EXTRACTED TEXT –
━━━━
10 and 8 Management President Nicholas Mishko Talks Staying Busy During The COVID-19 Shutdown

Concerts have come to a screeching halt during the widespread shutdown of everything from the stuffiest public library to the seediest dive bar, leaving artists and their managers busy trying to find ways to keep the music flowing.

“As managers, we’re doing everything we can to just keep our heads above water and still push our artists as much as we can,” says 10 and 8 Management President Nicholas Mishko. “OK, this one facet of your career is on pause right now. Don’t look at this as ‘it’s gone.’ Life will go back to normal, it’s just going to take time.
“Let’s take that energy and focus on other facets, like sync deals and brand partnerships,” he says, adding that he’s just made deals with Dean guitars and Bumpboxx. “Live on social media, even though that’s already a cliche, seriously just live on it and post and do everything you can to engage with your fans. 
“I’m telling my team, right now, OK, everyone’s at home, they’re going to get bored. Start reaching out and making new opportunities, say hi to people we’ve never worked with before, build new relationships. All the people who before said ‘my plate is too full,’ well right now their plates are not too full.”
Acknowledging that he’s lost “God, a lot of tours” to the coronavirus-related shutdowns, he says you still have to do what you can to salvage any business at all from the fallout.
“Run some sales to get that merch out there,” he says. “If you were originally going to do $20 shirts, do $12 shirts. Help people out so they can help us. Don’t let that merch sit for five months.”
━━━━
DATA LISTING –
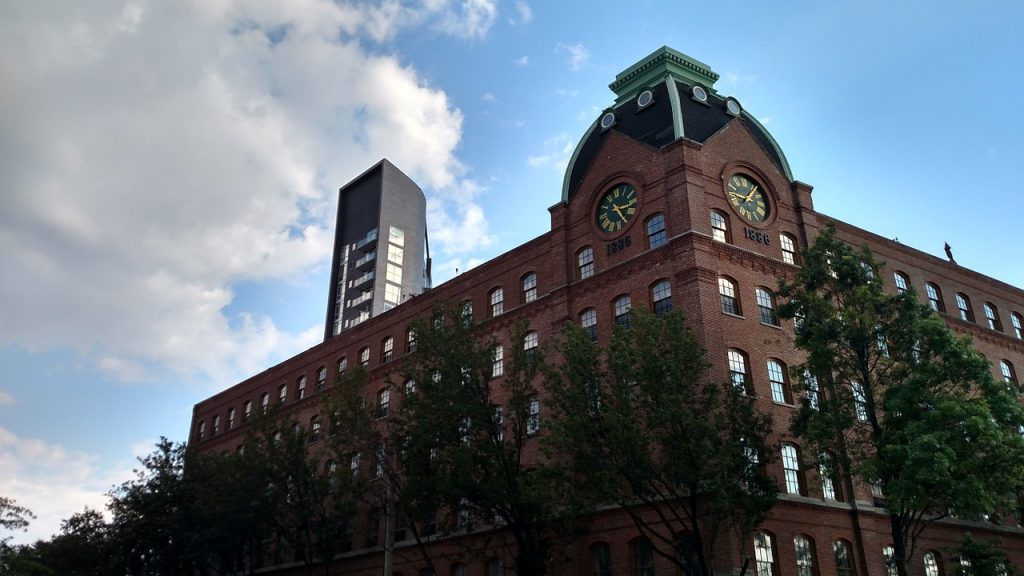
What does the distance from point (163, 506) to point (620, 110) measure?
1222 inches

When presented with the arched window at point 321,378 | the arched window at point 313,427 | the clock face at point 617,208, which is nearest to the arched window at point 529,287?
the clock face at point 617,208

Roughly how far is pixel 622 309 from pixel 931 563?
1580cm

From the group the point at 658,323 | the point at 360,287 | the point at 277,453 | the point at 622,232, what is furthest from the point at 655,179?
the point at 360,287

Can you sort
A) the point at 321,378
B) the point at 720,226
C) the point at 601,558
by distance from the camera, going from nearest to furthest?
the point at 601,558 → the point at 720,226 → the point at 321,378

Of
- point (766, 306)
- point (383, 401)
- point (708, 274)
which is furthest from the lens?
point (383, 401)

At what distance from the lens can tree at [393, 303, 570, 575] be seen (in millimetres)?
27672

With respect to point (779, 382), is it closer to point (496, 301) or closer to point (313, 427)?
point (496, 301)

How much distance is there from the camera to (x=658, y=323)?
2558cm

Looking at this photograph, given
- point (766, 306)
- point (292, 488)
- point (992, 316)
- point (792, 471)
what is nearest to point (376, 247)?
point (292, 488)

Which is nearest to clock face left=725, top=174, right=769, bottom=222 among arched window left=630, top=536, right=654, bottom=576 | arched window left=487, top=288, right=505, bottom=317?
arched window left=487, top=288, right=505, bottom=317

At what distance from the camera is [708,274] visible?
31750 mm

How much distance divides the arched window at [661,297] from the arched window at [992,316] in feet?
72.0

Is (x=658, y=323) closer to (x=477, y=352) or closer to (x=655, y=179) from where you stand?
(x=477, y=352)

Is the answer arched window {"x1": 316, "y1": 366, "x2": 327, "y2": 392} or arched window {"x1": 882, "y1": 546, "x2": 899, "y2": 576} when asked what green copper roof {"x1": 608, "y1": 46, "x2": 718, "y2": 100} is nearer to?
arched window {"x1": 882, "y1": 546, "x2": 899, "y2": 576}
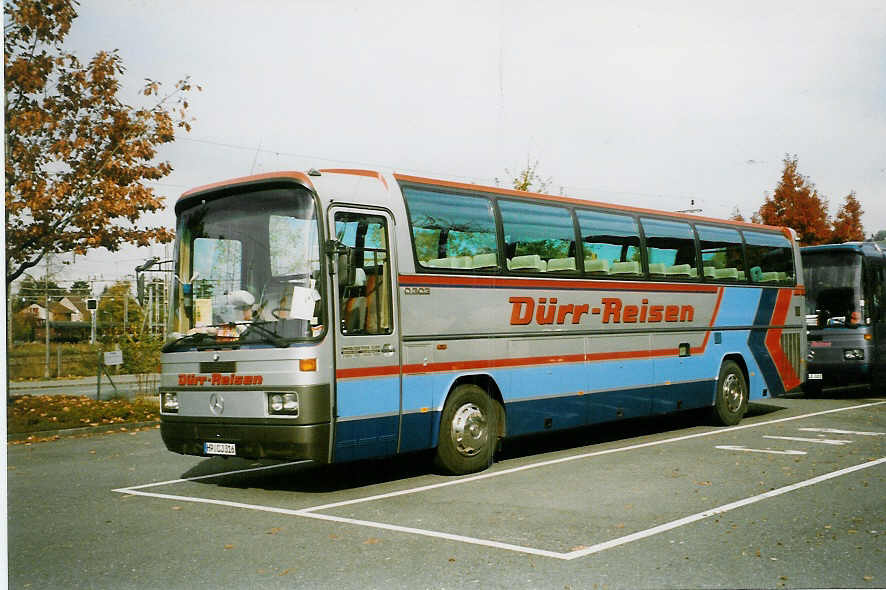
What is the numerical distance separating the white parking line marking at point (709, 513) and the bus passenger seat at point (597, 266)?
394cm

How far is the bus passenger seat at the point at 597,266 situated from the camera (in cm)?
1245

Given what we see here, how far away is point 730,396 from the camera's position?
15.2m

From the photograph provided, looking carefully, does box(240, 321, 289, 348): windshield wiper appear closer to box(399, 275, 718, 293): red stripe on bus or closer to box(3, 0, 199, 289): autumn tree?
box(399, 275, 718, 293): red stripe on bus

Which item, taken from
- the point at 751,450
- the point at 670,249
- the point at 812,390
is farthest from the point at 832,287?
the point at 751,450

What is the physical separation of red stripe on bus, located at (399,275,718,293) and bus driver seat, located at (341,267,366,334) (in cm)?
58

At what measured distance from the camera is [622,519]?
25.7 feet

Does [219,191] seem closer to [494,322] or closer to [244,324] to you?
[244,324]

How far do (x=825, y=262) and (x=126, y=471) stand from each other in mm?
15583

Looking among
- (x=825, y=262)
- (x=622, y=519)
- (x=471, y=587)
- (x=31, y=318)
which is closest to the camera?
(x=471, y=587)

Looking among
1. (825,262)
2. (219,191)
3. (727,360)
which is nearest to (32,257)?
(219,191)

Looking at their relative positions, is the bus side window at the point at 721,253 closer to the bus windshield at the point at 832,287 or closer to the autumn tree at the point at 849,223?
the bus windshield at the point at 832,287

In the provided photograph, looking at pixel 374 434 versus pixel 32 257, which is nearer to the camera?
pixel 374 434

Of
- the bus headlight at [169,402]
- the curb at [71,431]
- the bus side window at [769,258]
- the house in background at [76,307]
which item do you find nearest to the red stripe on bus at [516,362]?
the bus side window at [769,258]

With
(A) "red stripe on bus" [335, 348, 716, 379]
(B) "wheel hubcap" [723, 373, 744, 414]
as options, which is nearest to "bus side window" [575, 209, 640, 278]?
(A) "red stripe on bus" [335, 348, 716, 379]
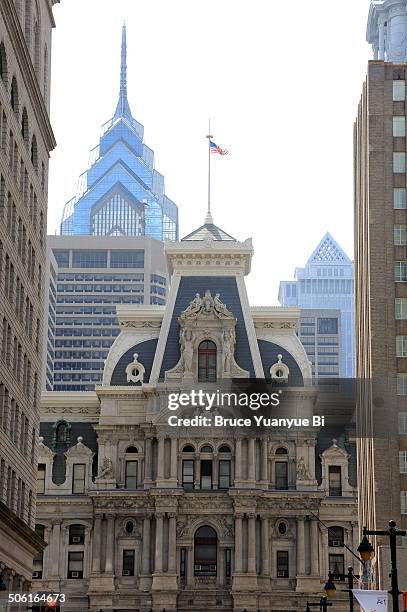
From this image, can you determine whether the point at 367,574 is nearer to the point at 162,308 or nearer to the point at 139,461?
the point at 139,461

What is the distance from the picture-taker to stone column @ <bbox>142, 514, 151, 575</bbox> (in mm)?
→ 98375

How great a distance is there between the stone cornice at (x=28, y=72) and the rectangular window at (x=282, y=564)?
133 feet

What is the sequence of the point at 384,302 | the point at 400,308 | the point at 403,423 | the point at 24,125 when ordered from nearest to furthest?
the point at 24,125 < the point at 403,423 < the point at 400,308 < the point at 384,302

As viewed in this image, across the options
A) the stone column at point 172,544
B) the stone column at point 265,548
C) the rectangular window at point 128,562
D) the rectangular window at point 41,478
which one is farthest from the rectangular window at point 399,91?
the rectangular window at point 41,478

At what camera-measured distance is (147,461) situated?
330ft

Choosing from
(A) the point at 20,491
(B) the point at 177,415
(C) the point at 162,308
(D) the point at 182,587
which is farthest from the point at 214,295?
(A) the point at 20,491

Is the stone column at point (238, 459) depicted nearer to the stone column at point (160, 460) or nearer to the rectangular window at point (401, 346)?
the stone column at point (160, 460)

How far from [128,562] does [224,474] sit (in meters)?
9.50

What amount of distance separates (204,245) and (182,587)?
90.0 feet

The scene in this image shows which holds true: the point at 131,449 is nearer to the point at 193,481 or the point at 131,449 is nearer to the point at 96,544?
the point at 193,481

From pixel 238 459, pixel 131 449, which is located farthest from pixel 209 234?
pixel 238 459

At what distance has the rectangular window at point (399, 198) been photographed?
281 feet

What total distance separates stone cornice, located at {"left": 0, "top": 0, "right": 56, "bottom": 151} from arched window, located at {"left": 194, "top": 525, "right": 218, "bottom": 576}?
3809 centimetres

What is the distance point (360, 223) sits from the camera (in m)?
93.8
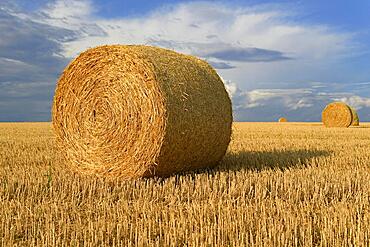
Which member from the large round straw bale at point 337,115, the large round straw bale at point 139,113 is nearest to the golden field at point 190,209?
the large round straw bale at point 139,113

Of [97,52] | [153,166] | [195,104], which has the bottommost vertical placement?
[153,166]

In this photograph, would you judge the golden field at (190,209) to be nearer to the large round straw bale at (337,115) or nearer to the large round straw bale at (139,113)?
the large round straw bale at (139,113)

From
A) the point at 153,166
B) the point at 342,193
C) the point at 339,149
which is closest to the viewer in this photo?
the point at 342,193

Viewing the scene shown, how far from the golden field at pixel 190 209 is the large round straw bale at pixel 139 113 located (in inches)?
16.1

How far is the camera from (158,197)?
546 cm

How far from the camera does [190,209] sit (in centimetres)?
455

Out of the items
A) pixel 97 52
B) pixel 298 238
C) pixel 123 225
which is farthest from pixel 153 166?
pixel 298 238

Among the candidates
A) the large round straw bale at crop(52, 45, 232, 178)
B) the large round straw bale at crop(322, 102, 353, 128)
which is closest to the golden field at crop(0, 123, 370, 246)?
the large round straw bale at crop(52, 45, 232, 178)

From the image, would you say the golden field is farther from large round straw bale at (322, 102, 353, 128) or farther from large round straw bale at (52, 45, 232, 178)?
large round straw bale at (322, 102, 353, 128)

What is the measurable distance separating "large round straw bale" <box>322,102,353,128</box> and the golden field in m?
17.7

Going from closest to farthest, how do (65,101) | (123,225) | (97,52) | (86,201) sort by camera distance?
(123,225) < (86,201) < (97,52) < (65,101)

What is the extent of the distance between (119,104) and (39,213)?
2774mm

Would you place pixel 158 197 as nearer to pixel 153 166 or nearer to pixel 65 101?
pixel 153 166

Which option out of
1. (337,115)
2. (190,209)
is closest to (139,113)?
(190,209)
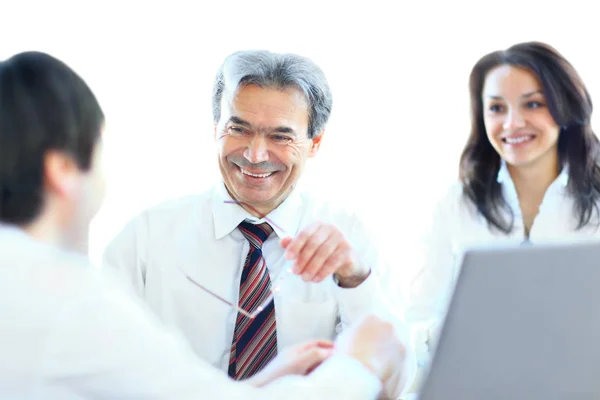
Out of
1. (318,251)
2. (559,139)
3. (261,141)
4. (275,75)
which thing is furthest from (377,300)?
(559,139)

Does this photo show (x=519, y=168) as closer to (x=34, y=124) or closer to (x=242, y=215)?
(x=242, y=215)

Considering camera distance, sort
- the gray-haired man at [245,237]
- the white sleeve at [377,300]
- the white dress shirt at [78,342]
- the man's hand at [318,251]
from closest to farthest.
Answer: the white dress shirt at [78,342] < the white sleeve at [377,300] < the man's hand at [318,251] < the gray-haired man at [245,237]

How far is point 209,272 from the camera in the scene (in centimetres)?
178

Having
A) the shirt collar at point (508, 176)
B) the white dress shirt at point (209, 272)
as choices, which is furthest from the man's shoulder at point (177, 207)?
the shirt collar at point (508, 176)

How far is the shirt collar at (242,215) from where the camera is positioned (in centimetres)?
179

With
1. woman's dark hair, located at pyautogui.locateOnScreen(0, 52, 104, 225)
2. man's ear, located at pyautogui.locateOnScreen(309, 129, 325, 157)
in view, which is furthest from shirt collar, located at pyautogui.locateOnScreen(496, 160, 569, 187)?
woman's dark hair, located at pyautogui.locateOnScreen(0, 52, 104, 225)

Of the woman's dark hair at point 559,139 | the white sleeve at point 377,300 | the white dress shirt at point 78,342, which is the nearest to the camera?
the white dress shirt at point 78,342

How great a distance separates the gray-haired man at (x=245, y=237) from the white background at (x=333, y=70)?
495 millimetres

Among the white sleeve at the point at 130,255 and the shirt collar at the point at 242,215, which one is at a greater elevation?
the shirt collar at the point at 242,215

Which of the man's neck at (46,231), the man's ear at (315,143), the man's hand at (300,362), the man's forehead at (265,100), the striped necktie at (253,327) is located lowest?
the striped necktie at (253,327)

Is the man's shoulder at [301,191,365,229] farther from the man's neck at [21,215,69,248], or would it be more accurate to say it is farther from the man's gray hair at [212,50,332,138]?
the man's neck at [21,215,69,248]

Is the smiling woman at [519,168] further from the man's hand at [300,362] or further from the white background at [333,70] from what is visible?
the man's hand at [300,362]

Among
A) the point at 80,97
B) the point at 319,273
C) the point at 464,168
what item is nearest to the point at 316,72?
the point at 319,273

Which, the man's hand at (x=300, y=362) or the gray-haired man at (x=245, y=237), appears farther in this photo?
the gray-haired man at (x=245, y=237)
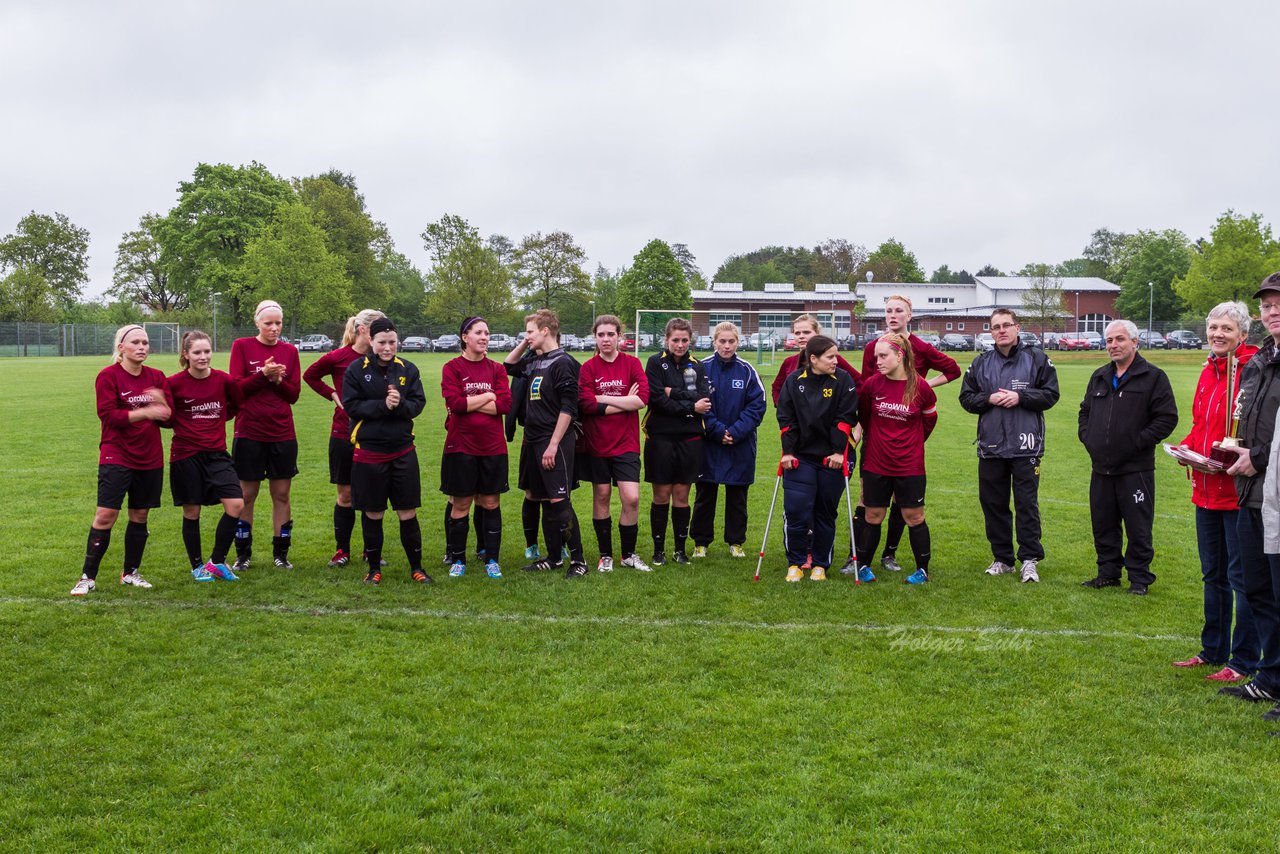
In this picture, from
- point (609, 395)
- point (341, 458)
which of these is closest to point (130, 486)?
point (341, 458)

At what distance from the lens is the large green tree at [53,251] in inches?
3147

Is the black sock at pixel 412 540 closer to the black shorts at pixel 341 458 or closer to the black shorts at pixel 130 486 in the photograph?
the black shorts at pixel 341 458

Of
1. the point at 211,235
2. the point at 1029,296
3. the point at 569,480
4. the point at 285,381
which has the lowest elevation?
the point at 569,480

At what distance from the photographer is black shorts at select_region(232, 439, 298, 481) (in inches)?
290

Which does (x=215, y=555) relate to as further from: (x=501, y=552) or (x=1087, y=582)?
(x=1087, y=582)

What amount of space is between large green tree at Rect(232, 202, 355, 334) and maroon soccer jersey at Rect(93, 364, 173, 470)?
171 feet

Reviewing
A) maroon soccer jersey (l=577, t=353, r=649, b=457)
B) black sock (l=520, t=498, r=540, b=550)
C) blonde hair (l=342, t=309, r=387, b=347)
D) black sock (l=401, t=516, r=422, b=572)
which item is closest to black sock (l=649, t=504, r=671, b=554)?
maroon soccer jersey (l=577, t=353, r=649, b=457)

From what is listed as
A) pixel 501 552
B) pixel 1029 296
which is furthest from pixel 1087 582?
pixel 1029 296

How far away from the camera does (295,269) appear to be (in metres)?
55.7

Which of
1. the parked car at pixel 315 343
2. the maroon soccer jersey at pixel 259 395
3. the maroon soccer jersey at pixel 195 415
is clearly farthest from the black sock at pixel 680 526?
the parked car at pixel 315 343

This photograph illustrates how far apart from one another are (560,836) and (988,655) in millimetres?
3043

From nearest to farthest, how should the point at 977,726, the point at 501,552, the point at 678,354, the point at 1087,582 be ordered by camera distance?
the point at 977,726
the point at 1087,582
the point at 678,354
the point at 501,552

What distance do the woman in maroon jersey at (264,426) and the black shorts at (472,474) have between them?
1223 millimetres

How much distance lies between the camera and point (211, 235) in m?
66.6
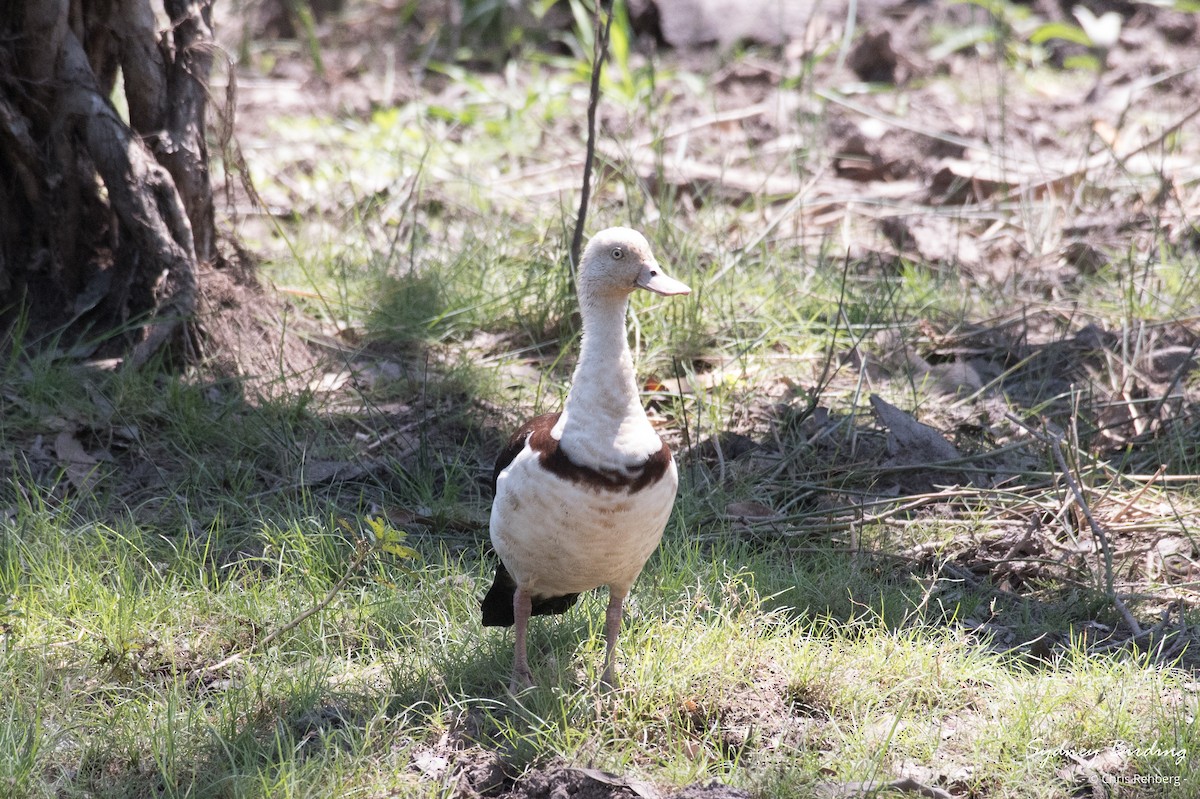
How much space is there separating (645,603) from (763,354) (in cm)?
157

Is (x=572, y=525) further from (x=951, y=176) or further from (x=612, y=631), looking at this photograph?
(x=951, y=176)

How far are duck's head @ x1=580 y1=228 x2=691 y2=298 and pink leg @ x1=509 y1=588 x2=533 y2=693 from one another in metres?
0.76

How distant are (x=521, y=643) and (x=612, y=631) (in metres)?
0.23

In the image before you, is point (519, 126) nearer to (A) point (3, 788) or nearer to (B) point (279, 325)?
(B) point (279, 325)

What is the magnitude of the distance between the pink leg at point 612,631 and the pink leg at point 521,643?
7.3 inches

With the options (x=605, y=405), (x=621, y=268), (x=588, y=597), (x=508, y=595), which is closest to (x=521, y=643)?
(x=508, y=595)

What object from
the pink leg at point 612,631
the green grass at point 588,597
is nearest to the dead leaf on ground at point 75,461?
the green grass at point 588,597

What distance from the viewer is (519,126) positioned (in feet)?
21.6

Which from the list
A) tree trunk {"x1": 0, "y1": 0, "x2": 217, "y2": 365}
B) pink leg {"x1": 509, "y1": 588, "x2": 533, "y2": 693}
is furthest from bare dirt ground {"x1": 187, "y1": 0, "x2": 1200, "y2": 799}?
tree trunk {"x1": 0, "y1": 0, "x2": 217, "y2": 365}

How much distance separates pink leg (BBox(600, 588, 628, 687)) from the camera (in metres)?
2.89

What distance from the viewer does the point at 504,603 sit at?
310 cm

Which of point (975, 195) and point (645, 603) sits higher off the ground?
point (975, 195)

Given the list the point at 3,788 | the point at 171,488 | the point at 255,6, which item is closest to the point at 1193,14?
the point at 255,6

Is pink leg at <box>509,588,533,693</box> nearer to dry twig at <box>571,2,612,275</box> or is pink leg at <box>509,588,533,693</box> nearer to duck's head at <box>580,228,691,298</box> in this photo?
━━━━
WORK TO BE COMPLETED –
Rewrite the paragraph of the article that begins "I'm telling my team" as a short bulleted list, keeping its main facts. The entries are unrelated to the article.

EXPECTED ANSWER –
- Mishko tells his team that everyone is at home and will get bored.
- He wants them to reach out, create new opportunities, greet people they have never worked with, and build new relationships.
- People who earlier said their plates were too full no longer have full plates.